[[ DATASET EXTRACT open ]]
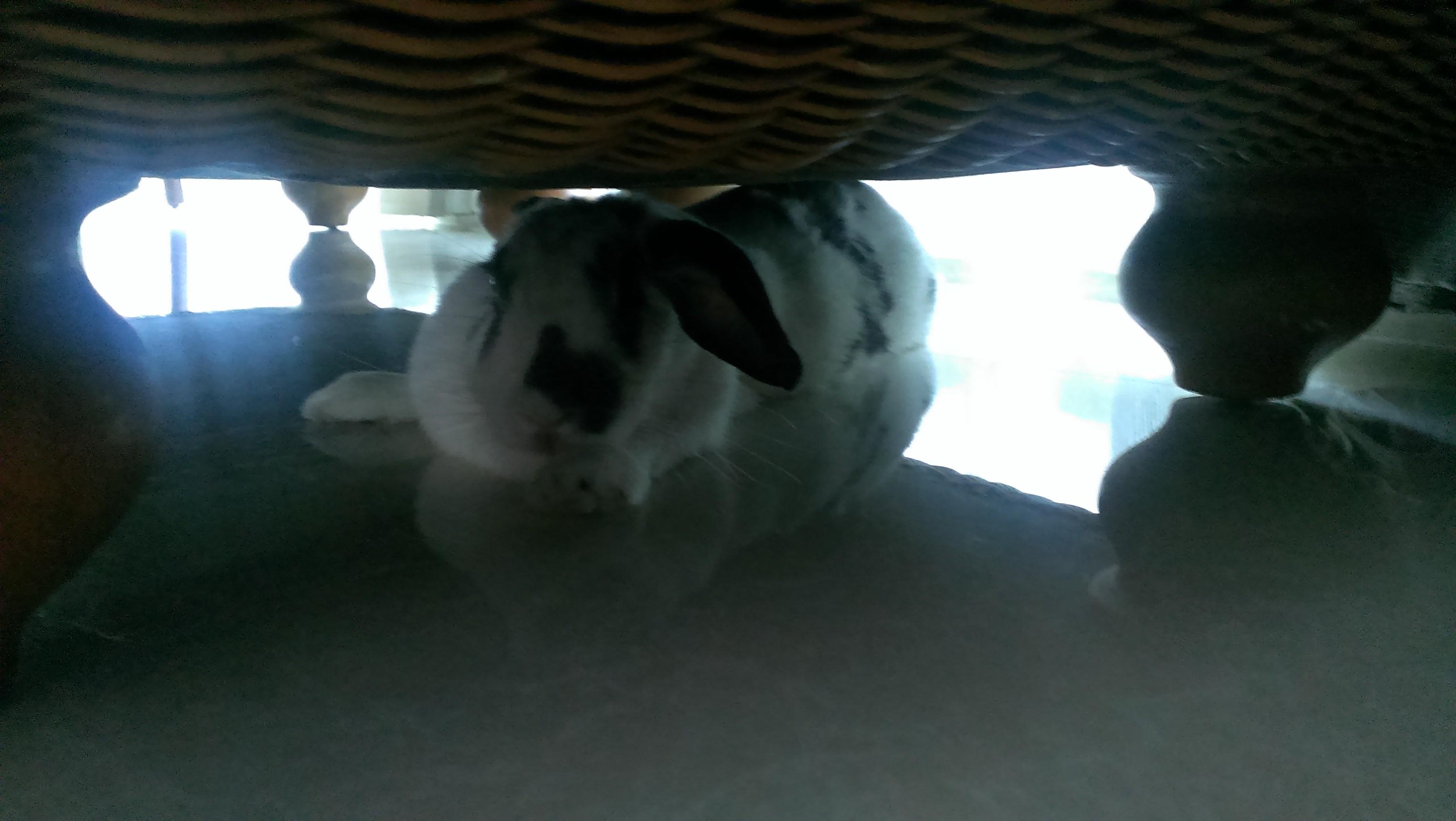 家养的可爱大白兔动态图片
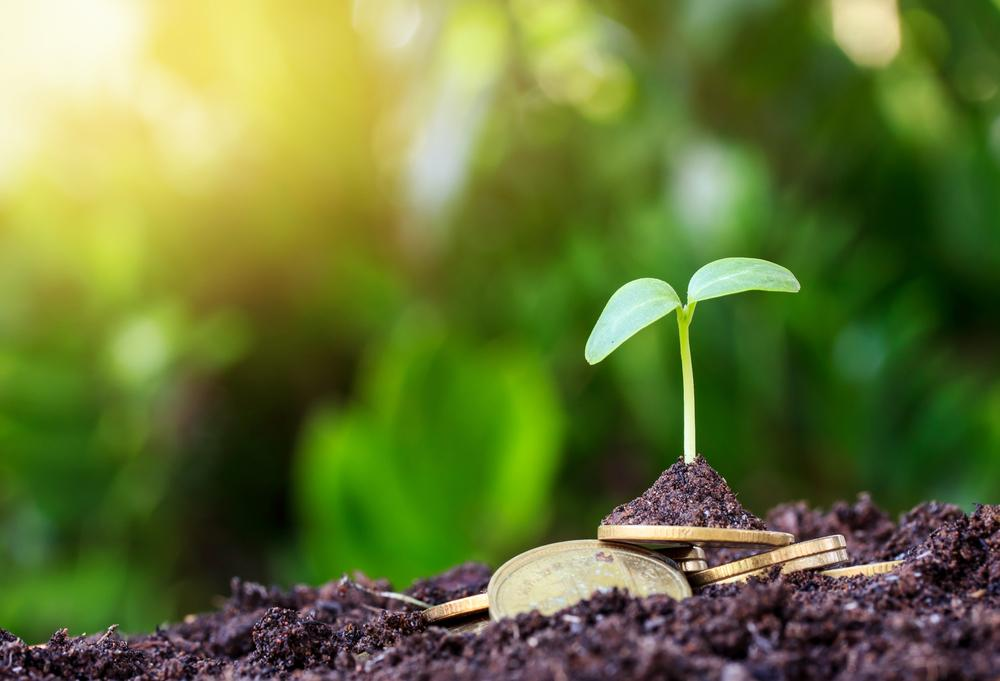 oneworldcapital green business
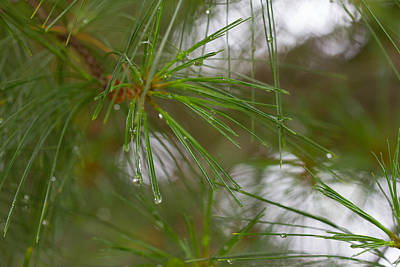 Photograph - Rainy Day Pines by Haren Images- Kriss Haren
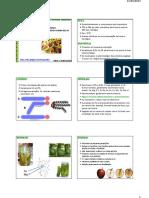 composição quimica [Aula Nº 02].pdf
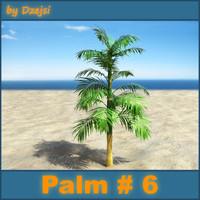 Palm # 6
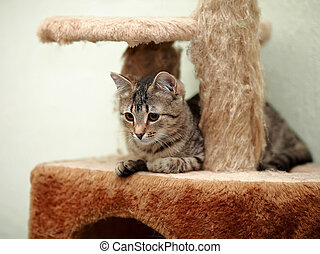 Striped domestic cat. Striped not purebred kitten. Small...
[[ DATASET EXTRACT closed ]]
When you copy the entries above, keep every word exactly and omit the images.

*TASK RESULT:*
 家养的可爱大白兔动态图片
 oneworldcapital green business
 Photograph - Rainy Day Pines by Haren Images- Kriss Haren
 composição quimica [Aula Nº 02].pdf
 Palm # 6
 Striped domestic cat. Striped not purebred kitten. Small...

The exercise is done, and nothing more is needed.